TASK STATEMENT:
Carry none of the pictures over; write out the complete data exactly.
── ENTRIES PROVIDED
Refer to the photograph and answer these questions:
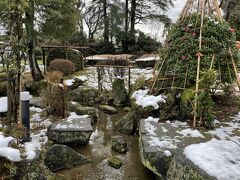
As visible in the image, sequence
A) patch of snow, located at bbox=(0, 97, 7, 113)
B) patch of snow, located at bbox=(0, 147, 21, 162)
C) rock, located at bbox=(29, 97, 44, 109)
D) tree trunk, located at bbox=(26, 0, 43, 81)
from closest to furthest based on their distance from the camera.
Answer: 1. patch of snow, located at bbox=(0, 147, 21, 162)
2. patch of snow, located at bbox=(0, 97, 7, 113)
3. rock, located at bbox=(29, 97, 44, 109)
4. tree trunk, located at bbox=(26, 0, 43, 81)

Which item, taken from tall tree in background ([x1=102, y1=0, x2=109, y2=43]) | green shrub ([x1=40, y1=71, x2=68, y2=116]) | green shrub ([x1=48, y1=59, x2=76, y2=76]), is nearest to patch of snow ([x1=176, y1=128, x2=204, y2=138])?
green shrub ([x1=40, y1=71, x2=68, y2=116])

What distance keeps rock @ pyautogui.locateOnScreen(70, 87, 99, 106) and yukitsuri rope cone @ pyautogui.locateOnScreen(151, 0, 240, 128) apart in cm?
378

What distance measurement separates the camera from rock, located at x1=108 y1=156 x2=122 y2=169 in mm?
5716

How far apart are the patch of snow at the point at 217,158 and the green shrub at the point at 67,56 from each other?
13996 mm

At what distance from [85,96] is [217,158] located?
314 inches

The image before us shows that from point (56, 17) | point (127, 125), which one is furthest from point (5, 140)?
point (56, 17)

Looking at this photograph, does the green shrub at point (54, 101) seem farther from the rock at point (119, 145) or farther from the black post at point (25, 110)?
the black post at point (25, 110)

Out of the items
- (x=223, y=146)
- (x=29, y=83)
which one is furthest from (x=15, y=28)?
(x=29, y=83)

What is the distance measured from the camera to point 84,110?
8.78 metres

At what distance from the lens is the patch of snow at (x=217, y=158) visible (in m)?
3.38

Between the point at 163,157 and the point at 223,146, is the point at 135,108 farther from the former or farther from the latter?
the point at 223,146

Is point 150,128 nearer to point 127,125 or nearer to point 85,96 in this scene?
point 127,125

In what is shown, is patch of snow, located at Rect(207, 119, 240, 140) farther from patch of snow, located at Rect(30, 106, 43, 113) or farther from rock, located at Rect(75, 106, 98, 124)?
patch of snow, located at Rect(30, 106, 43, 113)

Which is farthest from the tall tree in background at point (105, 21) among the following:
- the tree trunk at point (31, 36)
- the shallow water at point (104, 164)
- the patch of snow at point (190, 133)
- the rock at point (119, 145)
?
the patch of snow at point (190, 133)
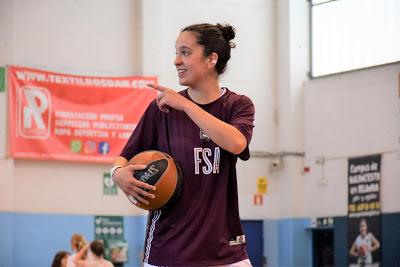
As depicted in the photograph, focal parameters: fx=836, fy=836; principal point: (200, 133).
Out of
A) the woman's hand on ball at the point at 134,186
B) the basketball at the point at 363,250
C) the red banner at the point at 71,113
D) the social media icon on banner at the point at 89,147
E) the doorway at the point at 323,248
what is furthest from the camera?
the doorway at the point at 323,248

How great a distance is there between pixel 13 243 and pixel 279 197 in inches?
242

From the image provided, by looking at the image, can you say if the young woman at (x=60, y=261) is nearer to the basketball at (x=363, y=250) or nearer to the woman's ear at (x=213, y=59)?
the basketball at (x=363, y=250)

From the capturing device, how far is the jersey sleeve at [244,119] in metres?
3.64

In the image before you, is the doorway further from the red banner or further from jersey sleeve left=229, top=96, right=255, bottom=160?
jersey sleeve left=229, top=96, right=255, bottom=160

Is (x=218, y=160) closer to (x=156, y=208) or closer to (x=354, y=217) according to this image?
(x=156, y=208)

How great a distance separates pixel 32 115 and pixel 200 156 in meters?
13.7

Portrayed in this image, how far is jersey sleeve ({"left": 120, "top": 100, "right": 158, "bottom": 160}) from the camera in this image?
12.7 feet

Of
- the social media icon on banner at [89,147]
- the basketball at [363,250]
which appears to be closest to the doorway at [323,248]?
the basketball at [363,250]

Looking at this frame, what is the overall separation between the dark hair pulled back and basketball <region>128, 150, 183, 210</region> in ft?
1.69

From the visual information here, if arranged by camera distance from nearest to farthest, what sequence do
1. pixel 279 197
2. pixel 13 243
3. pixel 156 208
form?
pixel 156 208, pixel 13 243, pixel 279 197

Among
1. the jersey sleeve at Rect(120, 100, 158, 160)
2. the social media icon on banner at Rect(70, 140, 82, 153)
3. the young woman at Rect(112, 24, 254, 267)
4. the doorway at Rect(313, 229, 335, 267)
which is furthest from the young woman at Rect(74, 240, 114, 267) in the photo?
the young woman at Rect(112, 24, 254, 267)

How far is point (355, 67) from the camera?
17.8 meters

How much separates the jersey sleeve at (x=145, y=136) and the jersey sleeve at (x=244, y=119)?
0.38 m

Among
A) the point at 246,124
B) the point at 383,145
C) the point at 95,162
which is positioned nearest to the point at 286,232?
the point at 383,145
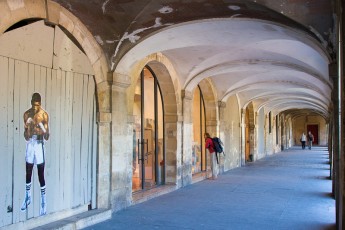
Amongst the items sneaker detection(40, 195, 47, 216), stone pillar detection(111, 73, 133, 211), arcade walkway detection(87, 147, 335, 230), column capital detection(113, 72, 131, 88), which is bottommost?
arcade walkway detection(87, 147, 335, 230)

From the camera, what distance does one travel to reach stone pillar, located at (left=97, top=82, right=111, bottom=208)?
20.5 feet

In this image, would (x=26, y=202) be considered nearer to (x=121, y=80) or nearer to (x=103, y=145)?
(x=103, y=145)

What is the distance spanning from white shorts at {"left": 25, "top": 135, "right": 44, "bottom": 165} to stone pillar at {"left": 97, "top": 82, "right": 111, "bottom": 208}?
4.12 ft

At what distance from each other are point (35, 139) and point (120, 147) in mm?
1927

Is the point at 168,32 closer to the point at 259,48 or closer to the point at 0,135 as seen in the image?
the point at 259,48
────
SOLUTION:
Refer to the photograph and answer these questions:
As visible in the image, sequence
A) patch of snow, located at bbox=(0, 97, 7, 113)
B) patch of snow, located at bbox=(0, 147, 21, 162)
C) rock, located at bbox=(29, 97, 44, 109)
D) tree trunk, located at bbox=(26, 0, 43, 81)
from closest to furthest based on their distance from the camera.
Answer: 1. patch of snow, located at bbox=(0, 147, 21, 162)
2. patch of snow, located at bbox=(0, 97, 7, 113)
3. rock, located at bbox=(29, 97, 44, 109)
4. tree trunk, located at bbox=(26, 0, 43, 81)

Which item, taken from tall tree in background ([x1=102, y1=0, x2=109, y2=43]) | green shrub ([x1=40, y1=71, x2=68, y2=116]) | green shrub ([x1=48, y1=59, x2=76, y2=76]), is nearest to patch of snow ([x1=176, y1=128, x2=204, y2=138])?
green shrub ([x1=40, y1=71, x2=68, y2=116])

What distance keeps rock @ pyautogui.locateOnScreen(70, 87, 99, 106) and yukitsuri rope cone @ pyautogui.locateOnScreen(151, 0, 240, 128) apart in cm?
378

What distance measurement separates the camera from rock, located at x1=108 y1=156 x2=122 y2=169 in mm?
5716

How far apart are the patch of snow at the point at 217,158 and the green shrub at the point at 67,56 from each other?
13996 mm

At what distance from [85,96] is [217,158] located?
314 inches

The image before us shows that from point (56, 17) | point (127, 125), which one is furthest from point (5, 140)?
point (56, 17)

Looking at this photograph, does the green shrub at point (54, 101) seem farther from the rock at point (119, 145) or farther from the black post at point (25, 110)?
the black post at point (25, 110)

Out of the items
- (x=223, y=146)
- (x=29, y=83)
which one is furthest from (x=15, y=28)?
(x=29, y=83)

What is the distance measured from the camera to point 84,110?
8.78 metres

At what distance from the lens is the patch of snow at (x=217, y=158) visible (in m)?
3.38

Between the point at 163,157 and the point at 223,146, is the point at 135,108 farther from the former or farther from the latter?
the point at 223,146

Is point 150,128 nearer to point 127,125 or nearer to point 85,96 in this scene?
point 127,125

In what is shown, is patch of snow, located at Rect(207, 119, 240, 140) farther from patch of snow, located at Rect(30, 106, 43, 113) or farther from rock, located at Rect(75, 106, 98, 124)?
patch of snow, located at Rect(30, 106, 43, 113)

Which is farthest from the tall tree in background at point (105, 21) among the following:
- the tree trunk at point (31, 36)
- the shallow water at point (104, 164)
- the patch of snow at point (190, 133)
- the rock at point (119, 145)
?
the patch of snow at point (190, 133)
As depicted in the photograph, focal parameters: fx=836, fy=836; principal point: (200, 133).
Out of
A) the woman's hand on ball at the point at 134,186
B) the basketball at the point at 363,250
C) the red banner at the point at 71,113
D) the social media icon on banner at the point at 89,147
E) the doorway at the point at 323,248
what is furthest from the camera?
the doorway at the point at 323,248

How great a distance is there between pixel 13 243 and pixel 279 197 in inches?
242

From the image provided, by looking at the image, can you say if the young woman at (x=60, y=261) is nearer to the basketball at (x=363, y=250) or nearer to the woman's ear at (x=213, y=59)?
the basketball at (x=363, y=250)

From the capturing device, how far is the jersey sleeve at [244,119] in metres?
3.64

In the image before you, is the doorway further from the red banner or further from jersey sleeve left=229, top=96, right=255, bottom=160?
jersey sleeve left=229, top=96, right=255, bottom=160

Is (x=218, y=160) closer to (x=156, y=208) or closer to (x=354, y=217) according to this image?
(x=156, y=208)

How great a distance separates pixel 32 115 and pixel 200 156 in meters?
13.7

Portrayed in this image, how far is jersey sleeve ({"left": 120, "top": 100, "right": 158, "bottom": 160}) from the camera in this image?
12.7 feet

Of
- the social media icon on banner at [89,147]
- the basketball at [363,250]
which appears to be closest to the doorway at [323,248]?
the basketball at [363,250]

Looking at this frame, what is the overall separation between the dark hair pulled back and basketball <region>128, 150, 183, 210</region> in ft?
1.69

From the visual information here, if arranged by camera distance from nearest to farthest, what sequence do
1. pixel 279 197
2. pixel 13 243
3. pixel 156 208
form?
pixel 156 208, pixel 13 243, pixel 279 197

Among
1. the jersey sleeve at Rect(120, 100, 158, 160)
2. the social media icon on banner at Rect(70, 140, 82, 153)
3. the young woman at Rect(112, 24, 254, 267)
4. the doorway at Rect(313, 229, 335, 267)
which is furthest from the young woman at Rect(74, 240, 114, 267) in the photo?
the young woman at Rect(112, 24, 254, 267)

How far is point (355, 67) from the camera?
17.8 meters

How much separates the jersey sleeve at (x=145, y=136) and the jersey sleeve at (x=244, y=119)?
0.38 m

Among
A) the point at 246,124
B) the point at 383,145
C) the point at 95,162
which is positioned nearest to the point at 286,232?
the point at 383,145
Amongst the items sneaker detection(40, 195, 47, 216), stone pillar detection(111, 73, 133, 211), arcade walkway detection(87, 147, 335, 230), column capital detection(113, 72, 131, 88), which is bottommost?
arcade walkway detection(87, 147, 335, 230)

From the camera, what distance does one travel to reach stone pillar, located at (left=97, top=82, right=111, bottom=208)?
20.5 feet

In this image, would (x=26, y=202) be considered nearer to (x=121, y=80) or nearer to (x=103, y=145)?
(x=103, y=145)

What is the distance spanning from white shorts at {"left": 25, "top": 135, "right": 44, "bottom": 165} to stone pillar at {"left": 97, "top": 82, "right": 111, "bottom": 208}?
4.12 ft

At what distance from each other are point (35, 139) and point (120, 147) in mm?
1927

Is the point at 168,32 closer to the point at 259,48 or closer to the point at 0,135 as seen in the image?
the point at 259,48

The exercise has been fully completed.